◆ Tasks for this exercise
**a)** Translate this sentence from the Waylock text into German: "Importantly, the screenlocker crashing does not cause the session to be unlocked."
**b)** Condense the paragraph of the Waylock text that begins "Waylock is a small screenlocker" into a short bulleted list that keeps its main facts.

Waylock is a small screenlocker for Wayland compositors implementing
ext-session-lock-v1. The ext-session-lock-v1 protocol is significantly
more robust than previous client-side Wayland screen locking approaches.
Importantly, the screenlocker crashing does not cause the session to be
unlocked.
Install from your package manager
The main repository is on codeberg, which is where the issue tracker may be found and where contributions are accepted.
Read-only mirrors exist on sourcehut and github.
Note: If you are packaging waylock for distribution, see PACKAGING.md.
To compile waylock first ensure that you have the following dependencies installed:
- zig 0.16
- wayland
- wayland-protocols
- xkbcommon
- pam
- pkg-config
- scdoc (optional, but required for man page generation)
Then run, for example:
zig build -Doptimize=ReleaseSafe --prefix /usr install
Note that PAM will only use configuration files in the system directory,
likely /etc/pam.d by default. Therefore care must be taken if
installing to a prefix other than /usr to ensure the configuration file
pam.d/waylock is found by PAM.

◆ Dataset entries
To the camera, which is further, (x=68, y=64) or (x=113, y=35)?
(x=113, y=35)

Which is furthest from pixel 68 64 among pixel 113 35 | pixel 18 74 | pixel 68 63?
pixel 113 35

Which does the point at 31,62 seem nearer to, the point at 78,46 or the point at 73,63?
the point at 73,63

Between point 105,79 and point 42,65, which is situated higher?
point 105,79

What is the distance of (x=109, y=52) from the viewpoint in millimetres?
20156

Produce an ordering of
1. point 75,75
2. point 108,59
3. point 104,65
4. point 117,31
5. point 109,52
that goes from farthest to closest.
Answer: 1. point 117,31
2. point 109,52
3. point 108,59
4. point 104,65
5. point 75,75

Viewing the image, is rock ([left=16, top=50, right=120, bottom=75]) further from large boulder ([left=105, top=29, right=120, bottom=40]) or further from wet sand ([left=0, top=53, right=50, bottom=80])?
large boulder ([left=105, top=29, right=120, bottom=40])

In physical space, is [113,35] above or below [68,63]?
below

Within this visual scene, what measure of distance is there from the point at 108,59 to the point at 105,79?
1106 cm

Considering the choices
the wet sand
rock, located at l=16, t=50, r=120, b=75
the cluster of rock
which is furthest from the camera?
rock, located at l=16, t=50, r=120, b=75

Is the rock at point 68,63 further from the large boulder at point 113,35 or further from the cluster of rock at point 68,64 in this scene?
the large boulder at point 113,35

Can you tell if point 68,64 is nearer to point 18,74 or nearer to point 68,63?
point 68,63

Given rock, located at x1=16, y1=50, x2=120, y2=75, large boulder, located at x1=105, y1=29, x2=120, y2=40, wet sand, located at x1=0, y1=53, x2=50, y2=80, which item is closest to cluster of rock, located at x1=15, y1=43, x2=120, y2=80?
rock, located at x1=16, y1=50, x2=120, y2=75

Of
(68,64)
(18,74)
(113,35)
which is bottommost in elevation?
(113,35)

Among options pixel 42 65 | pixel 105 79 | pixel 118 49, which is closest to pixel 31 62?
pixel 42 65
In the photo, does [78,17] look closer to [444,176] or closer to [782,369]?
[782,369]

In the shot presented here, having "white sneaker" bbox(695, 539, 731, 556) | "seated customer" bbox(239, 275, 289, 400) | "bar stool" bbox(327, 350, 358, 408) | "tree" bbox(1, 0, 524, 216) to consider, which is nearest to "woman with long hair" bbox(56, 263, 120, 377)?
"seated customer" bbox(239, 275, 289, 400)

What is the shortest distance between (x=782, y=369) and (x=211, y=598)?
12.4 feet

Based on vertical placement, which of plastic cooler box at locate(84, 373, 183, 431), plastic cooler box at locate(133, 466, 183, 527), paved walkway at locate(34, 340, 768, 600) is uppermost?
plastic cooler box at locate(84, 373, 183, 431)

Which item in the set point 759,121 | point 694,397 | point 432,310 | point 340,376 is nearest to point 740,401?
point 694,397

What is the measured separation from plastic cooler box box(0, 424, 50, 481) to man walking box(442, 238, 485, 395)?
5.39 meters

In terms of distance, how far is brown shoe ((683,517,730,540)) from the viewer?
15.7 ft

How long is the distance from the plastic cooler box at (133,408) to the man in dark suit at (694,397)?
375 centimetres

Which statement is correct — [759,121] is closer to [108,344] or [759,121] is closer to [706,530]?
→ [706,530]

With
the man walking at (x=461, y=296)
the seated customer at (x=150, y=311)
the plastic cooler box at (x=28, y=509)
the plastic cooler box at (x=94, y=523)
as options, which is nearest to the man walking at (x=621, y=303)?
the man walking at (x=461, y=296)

◆ The responses
**a)** Wichtig ist, dass ein Absturz des Bildschirmsperrprogramms nicht dazu führt, dass die Sitzung entsperrt wird.

**b)**
- Waylock is a small screenlocker for Wayland compositors that implement ext-session-lock-v1.
- This protocol is much more robust than earlier client-side Wayland screen-locking approaches.
- If the screenlocker crashes, the session stays locked.